— Нам не дано право побоев. Кто не первый год работает, может и понять. На то нам и трактуют, чтобы мы насаждали так, а не иначе… — с прочувствованной убеждённостью говорил человек, известный воспитанникам под кличкой Давилыч.
Мы знали, что он живёт с обеими слепыми, да и немного нашлось бы у нас юниц, к которым бы он не благоволил. Стареющий, бессемейный, он баловал любимиц карамелью — по-своему обаятельный увалень, чьи глаза, когда они не бегали, смотрели и взыскательно и жалостно.
Душа толпы — большинства населения нашего дома, — не чуждая хищным трепетам и злорадству, отдалась Давилычу: уступая пленительности, с какой он наказывал за проступки.
В лукаво-рассеянной лености, шутовски подшаркивая подошвами, Давилыч приближался к виновному, произносил наставление, подняв указательный палец, и, благодушно спросив: — Зарубил себе? — покровительственно и ободряюще протягивал лапу. Рука виноватого обречённо ложилась в обширную ладонь, и жертва начинала пойманно извиваться — чувствуя себя обязанной захлёбываться смехом; она уводила голову в плечи, потела и роняла слёзы, пересиливая себя, пока, наконец, нестерпимая боль не прорывалась звуком, похожим на обрубленный скрежет. Давилыч разжимал горсть, говоря: — Чего так? — и удалялся среди опасливо приторможённого ликования.
* * *
В теснине вяжущих трений, в перебое придушенных вскриков, когда любой порыв нуждается в костылях, идеалиста караулит тяжесть душевной судороги. Пристанище больных овец и сломанных игрушек, в котором он был замом директора, тяготило Виталия Александровича Пенцова жестокостью осознанного плена. Понимая естественность явления для тех, чей быт составлял его, Валтасар искал возможности противостоять будням. Необходимо было поставить между собой и ими приемлемую цель как источник положительных эмоций. Воображение свелось со здравым смыслом на случайности — на мне, и в голубой тени проглянул луч красивой свободы — свободы доброго решения.
День, в который я стал знамением овеществлённого вызова плену, пригвоздил меня к стулу чувством, вызывающим особенную, невыразимую потребность молчать. Я сидел в кабинете Валтасара, а он стоял страдающий, худой, какой-то обдёрганный, усиленно опираясь рукой о письменный стол, накрытый листом плексигласа. Только что мне было сообщено о смерти матери.
Помедлив, он обжёг мою щёку прикосновением ладони, взял со стола справку, присланную из далёкой больницы, и как бы забыл, зачем держит бумагу в руке. С выражением нервной ломоты прочитал, что смерть моей матери наступила от воспаления лёгких, осложнившего послеоперационное состояние.
В дверь постучали, и он впустил пожилого коренастого человека, седеющего, кудрявого, в рубахе навыпуск с длинными карманами на груди, которые оттопыривались от насованных в них записных книжек и прочей бумажной всячины. По тому, как переглянулись Валтасар и гость и как вошедший посмотрел на меня подавленно-смолкшими глазами, чувствовалось: он всё знает.

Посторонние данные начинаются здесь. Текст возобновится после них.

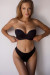 Bardotka / balconette model 227475 Kinga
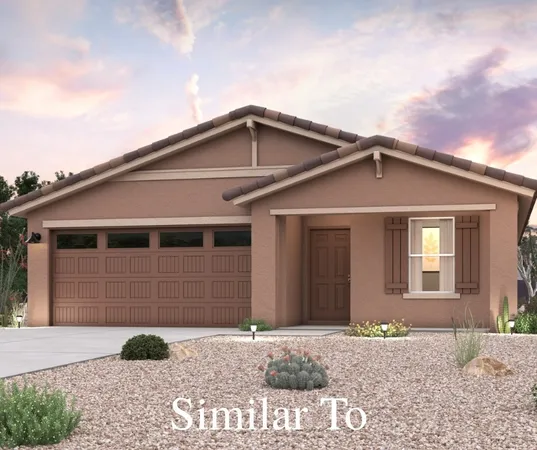 $289,123 | 864 Hoffman Drive, Bullhead City, AZ 86429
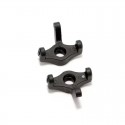 HNR 9804 Foxhound Steering Mount Hub Carriers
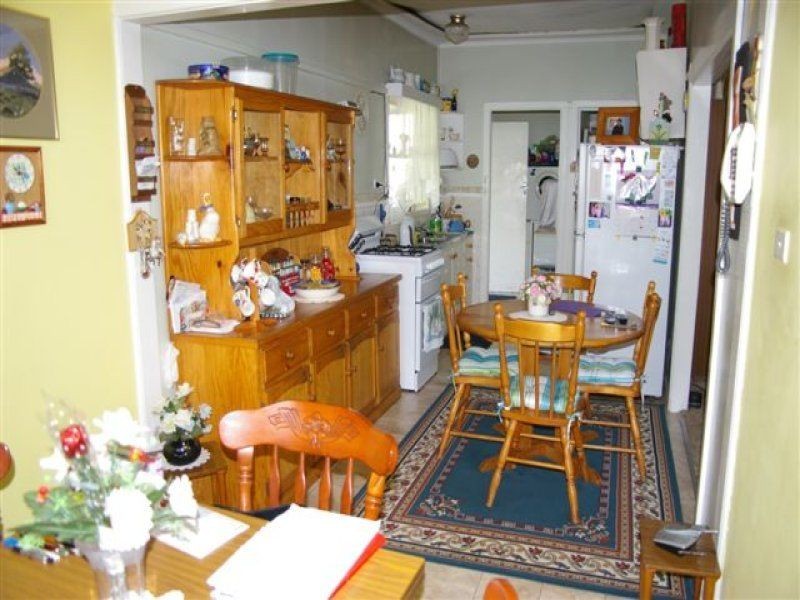 7 Bates Ave, South Wentworthville NSW 2145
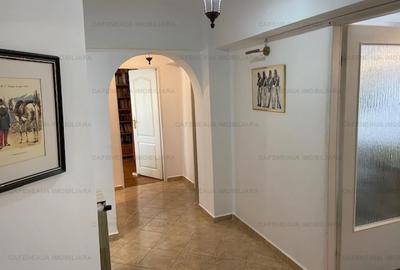 Apartament 3 camere Unirii- Izvor - 9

Пенцов получил справку не сегодня и, прежде чем передать известие мне, встретился с друзьями, обдумал и обсудил круг вопросов. Приход гостя был обговорен. Присев на стул, тот, из деликатности не обращаясь прямо ко мне, сказал довольно понуро, что человек должен быть стойким перед лицом несчастья. Стало натянуто-тихо. Лицо гостя вдруг покраснело, беглым движением выразив недовольство неловкостью.
— Чем это у вас так смердит в коридоре? — обратился он к Валтасару ворчливо.
Тот объяснил с раздражительной мрачностью:
— В одном конце — уборные, в другом — кухня. Заменитель масла подгорает ароматно.
— Раньше не замечал такой вони…
— Вы не приходили в это время. Ну так что, Илья Абрамович, — продолжил Валтасар по-деловому, — я уже прозондировал и теперь, что вы скажете… — он назвал денежную сумму. — Можно будет собрать?
Они заговорили о том, зачем нужны деньги. Разговор этот — с недомолвками, с оглядкой на меня — остался тогда мною не понятым. Дело же относилось к запрещению советским законом усыновлять физически неполноценных детей. Следовало склонить к помощи директора специнтерната и кое-кого из чиновников, для чего существовало средство.